> [STATED TASK]: Give the lines again exactly, from the one holding "Is point 868,899" to the last line of the listing below, both ends included and nothing added.

> [RECORDS FOR THE EXERCISE]:
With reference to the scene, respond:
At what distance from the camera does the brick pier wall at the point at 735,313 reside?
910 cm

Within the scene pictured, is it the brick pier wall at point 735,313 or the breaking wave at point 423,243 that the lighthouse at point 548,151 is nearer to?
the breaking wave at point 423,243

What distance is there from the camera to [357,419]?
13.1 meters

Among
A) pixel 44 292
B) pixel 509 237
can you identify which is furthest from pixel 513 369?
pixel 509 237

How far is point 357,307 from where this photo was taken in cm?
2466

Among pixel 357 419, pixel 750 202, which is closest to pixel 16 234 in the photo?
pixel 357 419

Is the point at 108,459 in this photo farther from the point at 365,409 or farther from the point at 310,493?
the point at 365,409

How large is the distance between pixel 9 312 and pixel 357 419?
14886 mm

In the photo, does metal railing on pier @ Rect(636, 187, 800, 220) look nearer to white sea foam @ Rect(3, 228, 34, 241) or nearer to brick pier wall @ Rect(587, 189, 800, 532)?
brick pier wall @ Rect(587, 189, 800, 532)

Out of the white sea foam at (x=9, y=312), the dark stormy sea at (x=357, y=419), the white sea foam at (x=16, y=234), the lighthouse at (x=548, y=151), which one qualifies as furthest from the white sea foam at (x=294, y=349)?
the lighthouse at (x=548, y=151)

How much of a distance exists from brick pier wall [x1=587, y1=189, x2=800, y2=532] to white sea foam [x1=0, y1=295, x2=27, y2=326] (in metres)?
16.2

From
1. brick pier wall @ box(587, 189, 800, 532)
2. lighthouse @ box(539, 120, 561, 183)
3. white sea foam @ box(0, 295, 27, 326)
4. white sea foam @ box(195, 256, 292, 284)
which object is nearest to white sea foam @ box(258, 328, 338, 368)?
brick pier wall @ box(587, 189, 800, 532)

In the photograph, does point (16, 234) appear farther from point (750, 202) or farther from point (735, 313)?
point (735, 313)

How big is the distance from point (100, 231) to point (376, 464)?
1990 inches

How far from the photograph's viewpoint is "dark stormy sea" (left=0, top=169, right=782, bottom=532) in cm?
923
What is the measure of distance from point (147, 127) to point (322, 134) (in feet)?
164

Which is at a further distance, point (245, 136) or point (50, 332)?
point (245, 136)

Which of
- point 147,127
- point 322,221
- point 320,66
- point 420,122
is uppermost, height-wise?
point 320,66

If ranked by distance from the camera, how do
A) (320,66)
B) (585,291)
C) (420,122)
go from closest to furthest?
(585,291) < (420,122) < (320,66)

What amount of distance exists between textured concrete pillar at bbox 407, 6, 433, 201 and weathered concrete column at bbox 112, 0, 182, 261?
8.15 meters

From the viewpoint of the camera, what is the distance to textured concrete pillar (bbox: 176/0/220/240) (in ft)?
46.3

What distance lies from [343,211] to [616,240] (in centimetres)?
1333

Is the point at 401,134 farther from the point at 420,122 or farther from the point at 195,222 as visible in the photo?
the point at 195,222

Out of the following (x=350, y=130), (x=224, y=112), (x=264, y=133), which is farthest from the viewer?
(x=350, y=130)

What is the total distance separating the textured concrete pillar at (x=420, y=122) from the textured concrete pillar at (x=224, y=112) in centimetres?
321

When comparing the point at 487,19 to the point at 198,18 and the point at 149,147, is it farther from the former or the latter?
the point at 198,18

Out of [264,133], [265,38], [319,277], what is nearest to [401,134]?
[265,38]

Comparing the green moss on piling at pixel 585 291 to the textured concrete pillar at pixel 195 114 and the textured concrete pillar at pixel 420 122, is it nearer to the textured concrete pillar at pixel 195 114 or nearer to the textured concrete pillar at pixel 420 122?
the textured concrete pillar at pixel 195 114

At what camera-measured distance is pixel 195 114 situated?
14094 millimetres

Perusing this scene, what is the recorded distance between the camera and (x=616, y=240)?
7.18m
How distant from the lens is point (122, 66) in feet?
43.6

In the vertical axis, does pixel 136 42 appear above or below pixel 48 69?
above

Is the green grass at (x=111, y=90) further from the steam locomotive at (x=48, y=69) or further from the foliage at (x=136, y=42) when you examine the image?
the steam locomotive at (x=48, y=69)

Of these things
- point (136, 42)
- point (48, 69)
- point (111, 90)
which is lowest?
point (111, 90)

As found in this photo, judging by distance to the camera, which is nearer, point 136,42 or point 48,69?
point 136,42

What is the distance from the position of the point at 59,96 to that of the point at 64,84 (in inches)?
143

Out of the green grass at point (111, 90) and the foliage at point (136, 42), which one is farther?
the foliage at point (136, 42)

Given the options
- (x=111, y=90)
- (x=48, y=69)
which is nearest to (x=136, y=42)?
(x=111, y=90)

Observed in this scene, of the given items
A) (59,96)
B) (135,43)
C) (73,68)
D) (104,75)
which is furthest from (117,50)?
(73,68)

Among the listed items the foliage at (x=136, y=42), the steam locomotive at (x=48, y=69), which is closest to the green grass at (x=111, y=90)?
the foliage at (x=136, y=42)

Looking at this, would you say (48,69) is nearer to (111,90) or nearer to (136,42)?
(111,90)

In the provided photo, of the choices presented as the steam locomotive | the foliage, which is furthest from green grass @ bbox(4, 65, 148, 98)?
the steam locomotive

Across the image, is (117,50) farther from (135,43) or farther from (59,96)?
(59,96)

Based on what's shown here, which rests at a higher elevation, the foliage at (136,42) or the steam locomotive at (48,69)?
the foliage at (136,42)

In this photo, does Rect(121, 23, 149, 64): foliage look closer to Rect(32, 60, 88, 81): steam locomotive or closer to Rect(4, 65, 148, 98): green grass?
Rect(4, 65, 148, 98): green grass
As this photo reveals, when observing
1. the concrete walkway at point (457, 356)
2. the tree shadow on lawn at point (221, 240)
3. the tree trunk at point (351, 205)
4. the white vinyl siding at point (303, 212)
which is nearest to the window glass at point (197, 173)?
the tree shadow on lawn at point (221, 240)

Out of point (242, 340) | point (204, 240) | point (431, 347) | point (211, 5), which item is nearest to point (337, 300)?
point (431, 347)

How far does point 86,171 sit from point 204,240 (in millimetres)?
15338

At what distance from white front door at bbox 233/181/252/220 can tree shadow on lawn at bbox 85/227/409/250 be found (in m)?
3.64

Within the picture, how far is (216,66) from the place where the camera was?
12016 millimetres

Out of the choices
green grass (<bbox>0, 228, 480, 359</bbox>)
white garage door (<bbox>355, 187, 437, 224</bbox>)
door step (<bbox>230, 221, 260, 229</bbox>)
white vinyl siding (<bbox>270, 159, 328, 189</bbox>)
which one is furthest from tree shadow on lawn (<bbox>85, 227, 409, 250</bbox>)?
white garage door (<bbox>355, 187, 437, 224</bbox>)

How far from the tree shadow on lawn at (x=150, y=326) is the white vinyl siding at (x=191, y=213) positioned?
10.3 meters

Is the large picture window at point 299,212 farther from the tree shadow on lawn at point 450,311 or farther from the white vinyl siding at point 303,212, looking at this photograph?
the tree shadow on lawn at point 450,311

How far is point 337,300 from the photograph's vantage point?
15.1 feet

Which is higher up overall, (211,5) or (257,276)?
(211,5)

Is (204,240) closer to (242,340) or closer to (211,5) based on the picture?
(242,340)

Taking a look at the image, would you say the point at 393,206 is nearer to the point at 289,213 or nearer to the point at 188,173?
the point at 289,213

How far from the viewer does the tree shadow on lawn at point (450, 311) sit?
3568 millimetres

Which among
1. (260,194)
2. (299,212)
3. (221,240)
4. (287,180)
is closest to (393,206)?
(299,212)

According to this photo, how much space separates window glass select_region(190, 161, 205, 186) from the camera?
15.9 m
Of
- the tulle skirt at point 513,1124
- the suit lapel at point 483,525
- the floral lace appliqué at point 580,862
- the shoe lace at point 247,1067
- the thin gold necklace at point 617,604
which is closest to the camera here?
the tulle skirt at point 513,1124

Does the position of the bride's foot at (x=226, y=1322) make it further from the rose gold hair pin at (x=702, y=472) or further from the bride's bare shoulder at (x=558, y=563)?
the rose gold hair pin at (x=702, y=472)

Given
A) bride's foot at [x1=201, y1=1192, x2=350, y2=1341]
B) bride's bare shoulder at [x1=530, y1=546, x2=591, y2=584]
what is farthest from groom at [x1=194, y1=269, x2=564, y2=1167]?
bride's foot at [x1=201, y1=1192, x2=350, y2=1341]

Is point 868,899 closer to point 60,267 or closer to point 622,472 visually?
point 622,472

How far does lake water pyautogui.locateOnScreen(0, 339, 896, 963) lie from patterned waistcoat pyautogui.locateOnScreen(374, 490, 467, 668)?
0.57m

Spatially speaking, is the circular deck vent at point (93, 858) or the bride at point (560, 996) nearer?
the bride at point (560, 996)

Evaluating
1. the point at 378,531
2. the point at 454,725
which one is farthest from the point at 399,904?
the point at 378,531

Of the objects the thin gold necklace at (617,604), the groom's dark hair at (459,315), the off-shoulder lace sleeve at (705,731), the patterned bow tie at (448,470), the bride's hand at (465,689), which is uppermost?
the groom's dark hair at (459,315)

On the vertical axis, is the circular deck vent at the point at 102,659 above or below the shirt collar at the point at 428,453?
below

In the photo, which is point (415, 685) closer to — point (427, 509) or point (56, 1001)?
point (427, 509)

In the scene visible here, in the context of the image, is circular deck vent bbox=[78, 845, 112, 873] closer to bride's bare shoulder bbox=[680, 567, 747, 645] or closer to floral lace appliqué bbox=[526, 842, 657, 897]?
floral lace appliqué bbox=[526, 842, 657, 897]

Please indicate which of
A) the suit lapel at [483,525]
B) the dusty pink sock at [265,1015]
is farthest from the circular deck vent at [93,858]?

> [EXERCISE OUTPUT]:
Is point 868,899 closer to point 60,267 or closer to point 622,472 visually?
point 622,472

How far does lake water pyautogui.locateOnScreen(0, 339, 896, 963) lie from patterned waistcoat pyautogui.locateOnScreen(374, 490, 467, 668)?
0.57m

Spatially speaking, is the circular deck vent at point (93, 858) or the bride at point (560, 996) nearer?
the bride at point (560, 996)

Evaluating
1. the point at 378,531
2. the point at 454,725
which one is farthest from the point at 399,904?
the point at 378,531

Of the objects the thin gold necklace at (617,604), the groom's dark hair at (459,315), the off-shoulder lace sleeve at (705,731), the patterned bow tie at (448,470), the bride's hand at (465,689), which is uppermost?
the groom's dark hair at (459,315)

On the vertical axis, is the circular deck vent at the point at 102,659 above or below the shirt collar at the point at 428,453?
below

In the photo, which is point (415, 685) closer to — point (427, 509) or point (56, 1001)?
point (427, 509)

In the scene visible here, in the context of the image, is circular deck vent bbox=[78, 845, 112, 873] closer to bride's bare shoulder bbox=[680, 567, 747, 645] or closer to floral lace appliqué bbox=[526, 842, 657, 897]?
floral lace appliqué bbox=[526, 842, 657, 897]

Please indicate which of
A) the suit lapel at [483,525]
B) the dusty pink sock at [265,1015]
is farthest from the circular deck vent at [93,858]?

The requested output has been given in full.